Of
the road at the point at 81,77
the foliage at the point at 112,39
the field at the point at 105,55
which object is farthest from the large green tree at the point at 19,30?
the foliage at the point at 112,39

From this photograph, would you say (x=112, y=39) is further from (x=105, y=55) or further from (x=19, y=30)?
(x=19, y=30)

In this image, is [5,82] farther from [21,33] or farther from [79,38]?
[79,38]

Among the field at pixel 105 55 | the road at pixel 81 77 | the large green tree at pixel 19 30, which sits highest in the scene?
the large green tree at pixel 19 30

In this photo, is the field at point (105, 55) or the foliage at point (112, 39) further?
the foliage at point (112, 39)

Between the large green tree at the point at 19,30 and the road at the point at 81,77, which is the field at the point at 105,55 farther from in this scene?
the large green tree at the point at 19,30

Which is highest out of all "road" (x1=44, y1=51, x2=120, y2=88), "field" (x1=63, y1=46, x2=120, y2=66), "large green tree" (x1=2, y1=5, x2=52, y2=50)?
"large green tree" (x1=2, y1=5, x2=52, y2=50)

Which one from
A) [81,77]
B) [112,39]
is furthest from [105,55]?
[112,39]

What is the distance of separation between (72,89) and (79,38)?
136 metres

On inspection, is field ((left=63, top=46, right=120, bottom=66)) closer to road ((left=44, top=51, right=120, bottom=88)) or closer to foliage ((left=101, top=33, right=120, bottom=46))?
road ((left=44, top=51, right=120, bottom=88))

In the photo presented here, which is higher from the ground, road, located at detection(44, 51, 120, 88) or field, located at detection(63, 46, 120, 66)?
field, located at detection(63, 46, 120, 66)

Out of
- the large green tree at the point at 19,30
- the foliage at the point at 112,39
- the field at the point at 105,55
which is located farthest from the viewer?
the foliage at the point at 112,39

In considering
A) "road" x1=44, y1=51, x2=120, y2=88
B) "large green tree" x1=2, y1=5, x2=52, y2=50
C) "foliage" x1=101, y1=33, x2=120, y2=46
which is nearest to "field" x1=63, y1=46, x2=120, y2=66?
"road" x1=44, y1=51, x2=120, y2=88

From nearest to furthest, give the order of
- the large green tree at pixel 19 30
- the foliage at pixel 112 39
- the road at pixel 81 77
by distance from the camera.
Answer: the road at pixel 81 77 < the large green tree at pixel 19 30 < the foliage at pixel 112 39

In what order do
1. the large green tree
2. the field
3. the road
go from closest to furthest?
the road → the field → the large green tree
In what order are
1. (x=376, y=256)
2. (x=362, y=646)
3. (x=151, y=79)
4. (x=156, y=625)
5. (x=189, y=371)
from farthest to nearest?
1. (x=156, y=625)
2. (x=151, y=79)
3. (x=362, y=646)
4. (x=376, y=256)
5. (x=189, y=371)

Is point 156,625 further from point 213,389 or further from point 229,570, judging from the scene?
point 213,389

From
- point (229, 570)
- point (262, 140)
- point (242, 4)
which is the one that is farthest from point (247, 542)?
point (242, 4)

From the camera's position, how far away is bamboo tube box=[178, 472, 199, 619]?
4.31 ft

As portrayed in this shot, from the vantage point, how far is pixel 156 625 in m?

## Exercise directions
Repeat the records above in full, character for character.

## Completed task
Of
the road at the point at 81,77
the foliage at the point at 112,39
the field at the point at 105,55
which object is farthest from the large green tree at the point at 19,30?
the foliage at the point at 112,39

From this photograph, would you say (x=112, y=39) is further from (x=105, y=55) or further from (x=19, y=30)?
(x=19, y=30)

In this image, is [5,82] farther from [21,33] or farther from [79,38]?
[79,38]

Among the field at pixel 105 55 | the road at pixel 81 77 | the large green tree at pixel 19 30, which sits highest in the scene?
the large green tree at pixel 19 30

In this photo, is the field at point (105, 55) or the foliage at point (112, 39) further?
the foliage at point (112, 39)

Between the large green tree at the point at 19,30 and the road at the point at 81,77, which is the field at the point at 105,55 farther from in this scene?
the large green tree at the point at 19,30

Which is highest out of all "road" (x1=44, y1=51, x2=120, y2=88), "field" (x1=63, y1=46, x2=120, y2=66), "large green tree" (x1=2, y1=5, x2=52, y2=50)?
"large green tree" (x1=2, y1=5, x2=52, y2=50)

Which one from
A) [81,77]
B) [112,39]
is furthest from [105,55]?
[112,39]

What is the distance of separation between (72,89) and (79,38)?
136 metres

On inspection, is field ((left=63, top=46, right=120, bottom=66)) closer to road ((left=44, top=51, right=120, bottom=88)) or closer to foliage ((left=101, top=33, right=120, bottom=46))?
road ((left=44, top=51, right=120, bottom=88))

In the photo presented here, which is higher from the ground, road, located at detection(44, 51, 120, 88) or field, located at detection(63, 46, 120, 66)?
field, located at detection(63, 46, 120, 66)

Out of
- the large green tree at the point at 19,30
- the foliage at the point at 112,39
- the field at the point at 105,55
which is located farthest from the viewer?
the foliage at the point at 112,39

In considering
A) "road" x1=44, y1=51, x2=120, y2=88
B) "large green tree" x1=2, y1=5, x2=52, y2=50
C) "foliage" x1=101, y1=33, x2=120, y2=46
which is nearest to "field" x1=63, y1=46, x2=120, y2=66?
"road" x1=44, y1=51, x2=120, y2=88

From nearest to furthest, give the order of
- the large green tree at pixel 19 30
- the foliage at pixel 112 39
- the road at pixel 81 77
by distance from the camera.
Answer: the road at pixel 81 77 < the large green tree at pixel 19 30 < the foliage at pixel 112 39

In what order do
1. the large green tree
2. the field
3. the road
go from closest to furthest?
the road → the field → the large green tree
In what order are
1. (x=376, y=256)
2. (x=362, y=646)
3. (x=151, y=79)
4. (x=156, y=625)
5. (x=189, y=371)
from farthest to nearest?
1. (x=156, y=625)
2. (x=151, y=79)
3. (x=362, y=646)
4. (x=376, y=256)
5. (x=189, y=371)

Is point 156,625 further from point 213,389 or further from point 229,570, judging from the scene?
point 213,389

From
- point (229, 570)
- point (262, 140)
- point (242, 4)
which is the one that is farthest from point (247, 542)?
point (242, 4)

From the camera's position, how far away is bamboo tube box=[178, 472, 199, 619]?
4.31 ft

As portrayed in this shot, from the vantage point, how far is pixel 156 625 in m?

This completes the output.